26-11-06.
Querido amigo José María:
Me he animado a enviarte este artículo que escribí hace algún tiempo para una publicación local y que difundió también Onda Cero, donde narro las vicisitudes de Marbella y de la panda de maleantes que nos ha saqueado. Me ha motivado a hacerlo el hartazgo de oír infundios y sandeces en la llamada prensa del corazón (más bien de la bragueta), y lo que algunos medios llaman “periodismo de investigación”. Si lo crees oportuno, cuélgalo en la página web de la Asociación. Como creo que hay que dar la cara, te adjunto foto del interfecto.
Y deciros que a pesar de todo, esta ciudad sigue siendo maravillosa, que sus gentes son decentes, y que estáis invitados siempre que queráis visitarnos.
Un abrazo a los safistas.
José Luis Rodríguez.

Nuestro bajel, amplio y airoso, con espacio sobrado para comodidad de sus pasajeros, y bodegas bien repletas para soportar sin privaciones las largas travesías, se movía con soltura por los siete mares, siempre envidiado por los demás y siempre requerido por pasajeros de todos los países, que lo elegían para disfrutar de su comodidad y soleamiento.

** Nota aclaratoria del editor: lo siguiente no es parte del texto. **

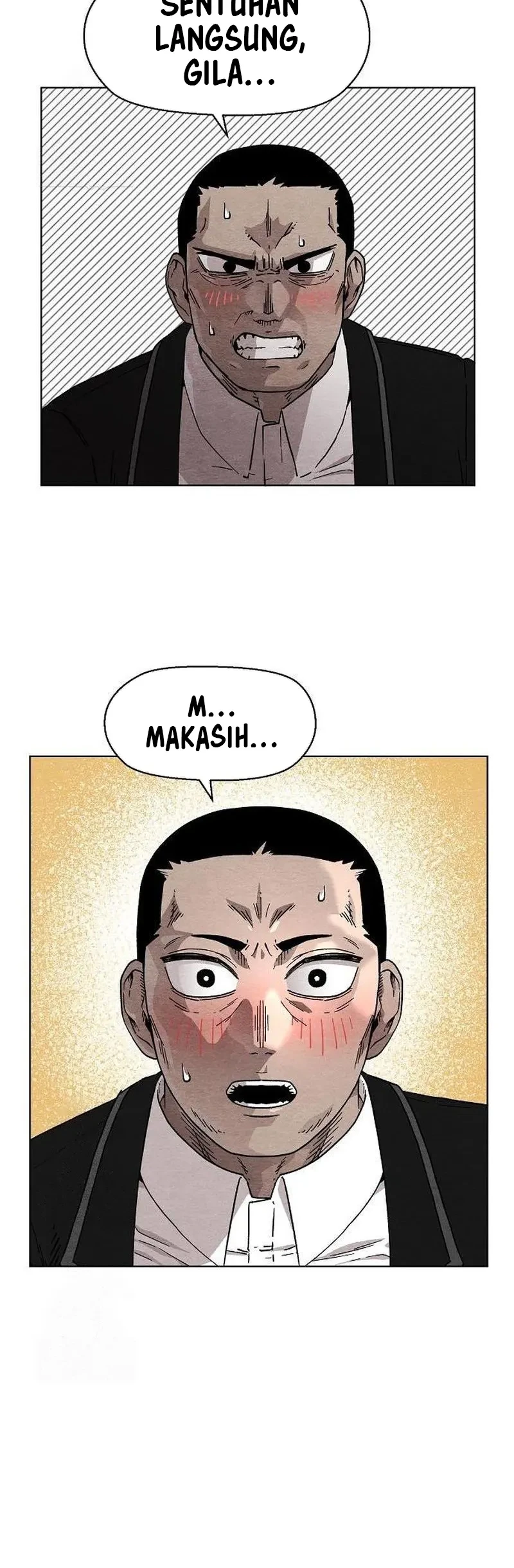 Leu Leu Leu Chapter 11 - halaman 13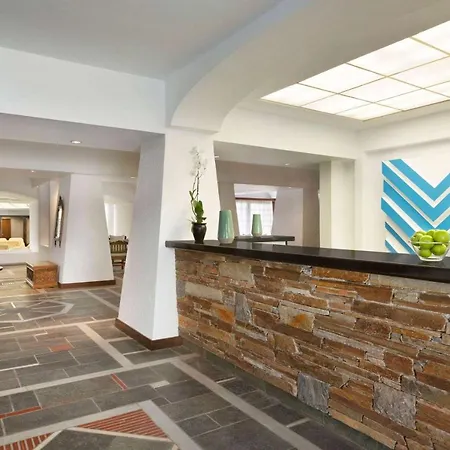 Wyndham Poseidon Hotel Loutráki
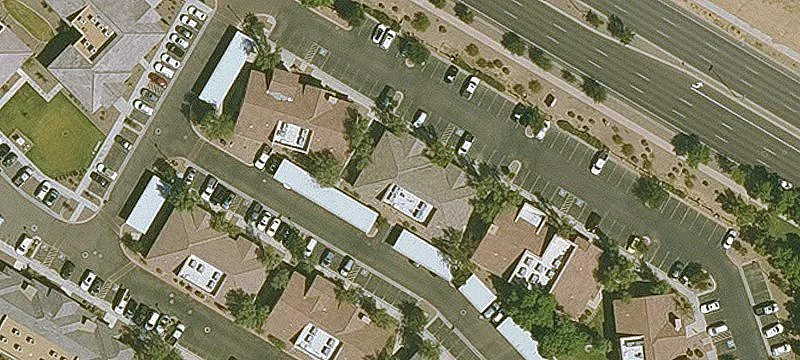 Retail/Office/Medical Space in Gilbert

La tripulación no estaba formada por vulgares galeotes, como en otros navíos, sino por eficaces profesionales, que se movían con soltura por las cubiertas, buenos conocedores de su tarea, correctos y serviciales con el pasaje, siempre cuidadosos del estado de las jarcias y de la prestancia del velamen. Los oficiales del bajel conocían su trabajo y lo hacían con dedicación y entrega, satisfechos por el trabajo bien hecho.
Pero en una época de crisis, por mor de unos temporales que sacudieron los océanos, apareció un capitán, llamado Tal y Tal, que había gobernado galeones con bandera negra en el Caribe y, haciendo promesas de rico botín, convenció a los marineros para que le entregasen el timón.

Para ganar más y más doblones, hicieron más pequeños los camarotes de pasajeros, convirtieron la sala de mapas en cantina, masificaron las cubiertas de paseo con cientos de hamacas, y habilitaron camastros en los pasillos. El barco iba sobrecargado, perdía velocidad de crucero, y los pasajeros empezaron a protestar. Pero si los marineros decían algo al capitán, éste les respondía con insultos y descalificaciones, tachándolos de «politiquillos fracasados», «vagos que no habéis probado el jamón hasta que yo llegué» y otras lindezas patibularias. A los pasajeros les decía que el barco era un nido de ratas hasta que él tomó el mando, y que las quejas de la tripulación eran cosa de cuatro sociatas.
La tripulación empezó a preocuparse cuando descubrió que el capitán Tal y Tal había estado vendiendo el barco por piezas: la sentina a unos cordobeses, los mástiles a unos de Valladolid, las velas a unos madrileños… Y el capitán y sus amigos se llevaban bolsas y bolsas de doblones a la isla del tesoro, tierra adentro, mientras gritaba a sus fieles «Todos conmigo, hasta la muerte», subido en su imperioso corcel.
Pero un día, el Justicia Real procesó al Capitán por sus ilegalidades, lo recluyó en el penal de la capital del Reino y lo depuso del mando. Gran conmoción en el puente: los bucaneros deciden entregar el timón al lugarteniente, un tipo bigotudo desvaído y fiel, mientras dicen que no pasa nada, que el Capitán Tal y Tal rige los destinos del navío, aunque no esté en el gobernalle. El lugarteniente obtiene cuatro años, y quiere hacer algunos cambios. Pero se las ve y se las desea para evitar que lo pasen por la quilla. Pocos días después, comienzan las deserciones. Y lo que es peor: el viejo Capitán, al ver que los doblones no fluyen como antes, le promueve un motín, con los doblones del teniente Piedras, contando incluso con dos viejos enemigos: Charles the Andalusian y Elisabeth the Blondie. Asaltan el barco y expulsan a media tripulación. Como nuevo timonel, la fiel Marisol, cantante de la Taberna del Puerto… Y con gran escándalo, empiezan a repartirse los mendrugos que encuentran, que si a ellos les parecen escuálidos, bastarían para hacer feliz a cualquier otra tripulación.